Normal şekilde düşmanla çarpış­mak farzı yerine getirmektir, güzel bir şeydir. Fakat icap edip kendini düşman üzerine atmak ihsandır, bu daha güzel ve daha üstündür. Zalim yöneticiye zulmünü kınayarak mektup veya bildiri göndermek bir farzı yerine getirmek güzel bir şeydir. Fakat direk zalimin yüzüne bunu kınamak ve vur­mak ih­sandır, pek güzeldir. Bu nedenle Resûlullah Sallallahu Aleyhi Ve Sellem, zalim karşısında çıkıp hak sözü söyleyip zalim tarafından öl­dürülürse yalnız onu şehit saymadı, Hamza Radiyallahu Anh  gibi şehitlerin efendisi olarak saydı (Elhakim). Ölüm tehlikesi var olduğu halde ruhsatı kullanmayıp sebatlık gösterenleri ruhsatları kullananlara üstün kıldı. Bunun delili şöyledir: Kedisini Allah’ın resulü olarak iddia eden yalancı Museyleme iki Müslümanı yakalayınca birine şöyle dedi: Muhammed hakkında ne diyorsun? Müslüman şöyle cevap verdi: “O Resulullahtır.” Peki, benim hakkımda ne diyorsunuz? Müslüman ona şöyle dedi: “Sen de.” Onu serbest bıraktı. İkinci Müslümana dedi ki; Muhammed hakkında ne diyorsun? Bu Müslüman: “O Resulullah’tır!” Peki, benim hakkımda ne diyorsun? Bu Müslüman; “senin dediğini işitmiyorum.” Yalancı Museyleme üç defa bu soruyu bu Müslümana tekrarladığı halde aynı cevabı aldı. Yalancı Museyleme onun kellesini vurdu.  Resulullah Sallallahu Aleyhi Ve Sellem’e bu olay anlatılınca şöyle dedi:

” أما الأول فقد أخذ بالرخصة، وأما الثاني فقد صدع بالحق فهنيئا له”

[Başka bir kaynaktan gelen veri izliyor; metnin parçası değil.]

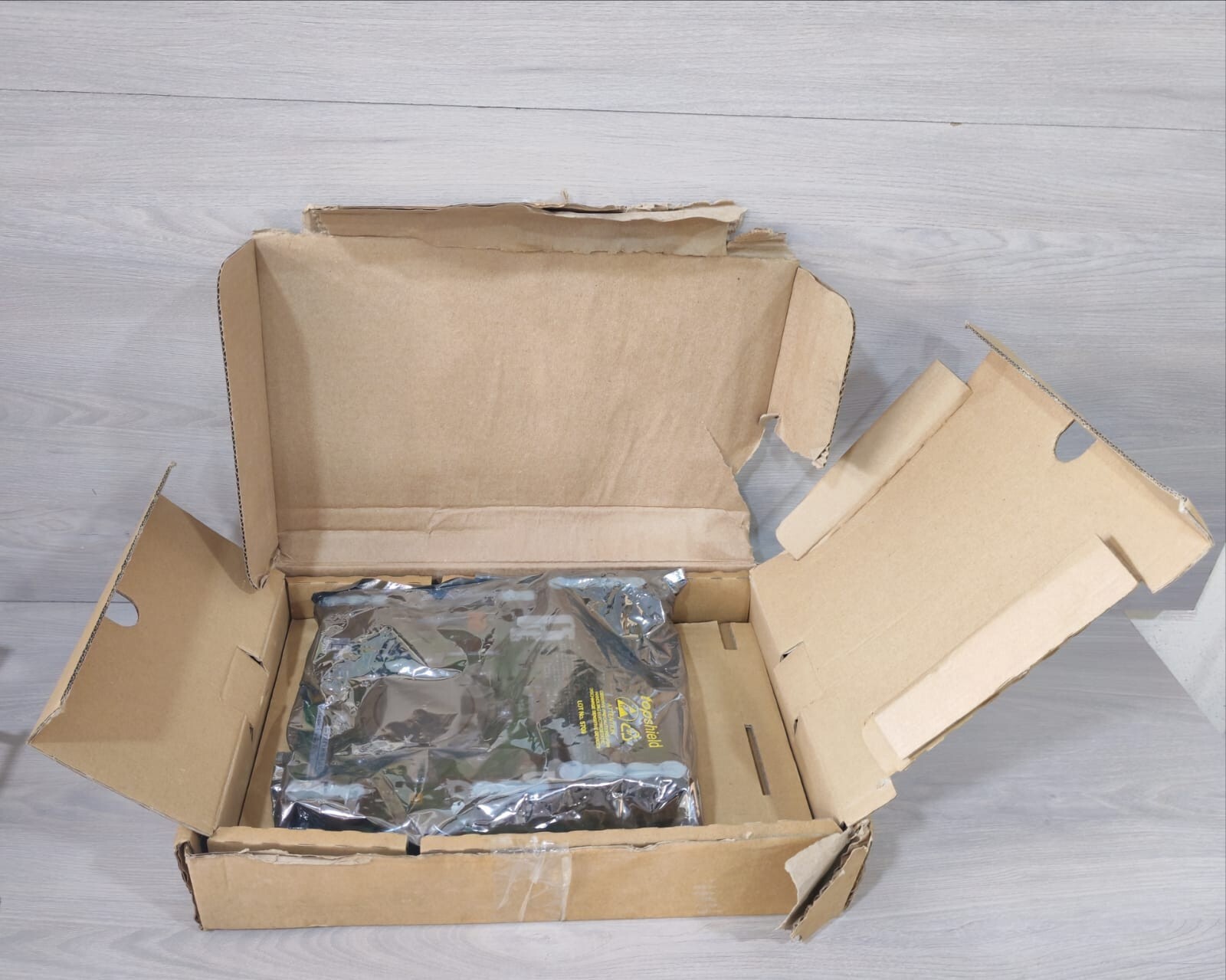 ABB 5SXE 05-0152 ABB 3BHB003230R0101 IGCT MODULE 5SXE 05-0152 2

“Birinci kişi Allah’ın ruhsatını kullandı, fakat ikinci kişi ise hakkı açığa vurdu, ne mutlu ona.” (İbni Şeybe)

Bu durumda ruhsatı kullanmayıp hakkı açığa vurmak uğrunda ölümü tercih etmek daha iyidir, ihsandır.

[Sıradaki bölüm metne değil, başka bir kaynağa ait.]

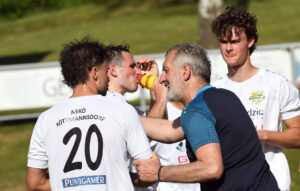 Köttmannsdorf-Nenad-Pavicevic-Foto-Hermann-Sobe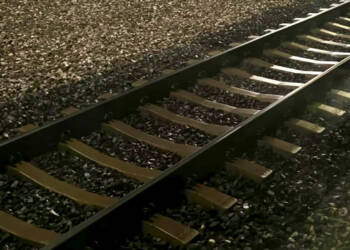 Dywersja na kolei. Wniosek o czerwoną notę Interpolu za sprawcami 3 EAttachments907858326188b986fd133a8e09f615aed3a202e xl 1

Zira bazı tutumlar İslam’ı ve ümmeti kurtarır, gevşeklik göstermek çok zarar getirir. Bu asırdaki gibi hakkı haykırmak İslam’ı ve Müslümanları kurtarıyor, kaçamak cevap veya susmanın veya zalimler lehine konuşmanın büyük zararı vardır, hakkı haykıran bir kişi olarak dünyada zarar görebilir, ama kendisi mum gibi yolu aydınlatırken yanar, ahirette büyük sevabı vardır.

Bu nedenle Allah ihsan sahibini sever, farzdan ziyade salih amel yaparak fazlasıyla harcar, İslam uğrunda kendini feda etmeye hazır olur, ruhsatı kullanma hakkı varken azimeti tercih eder.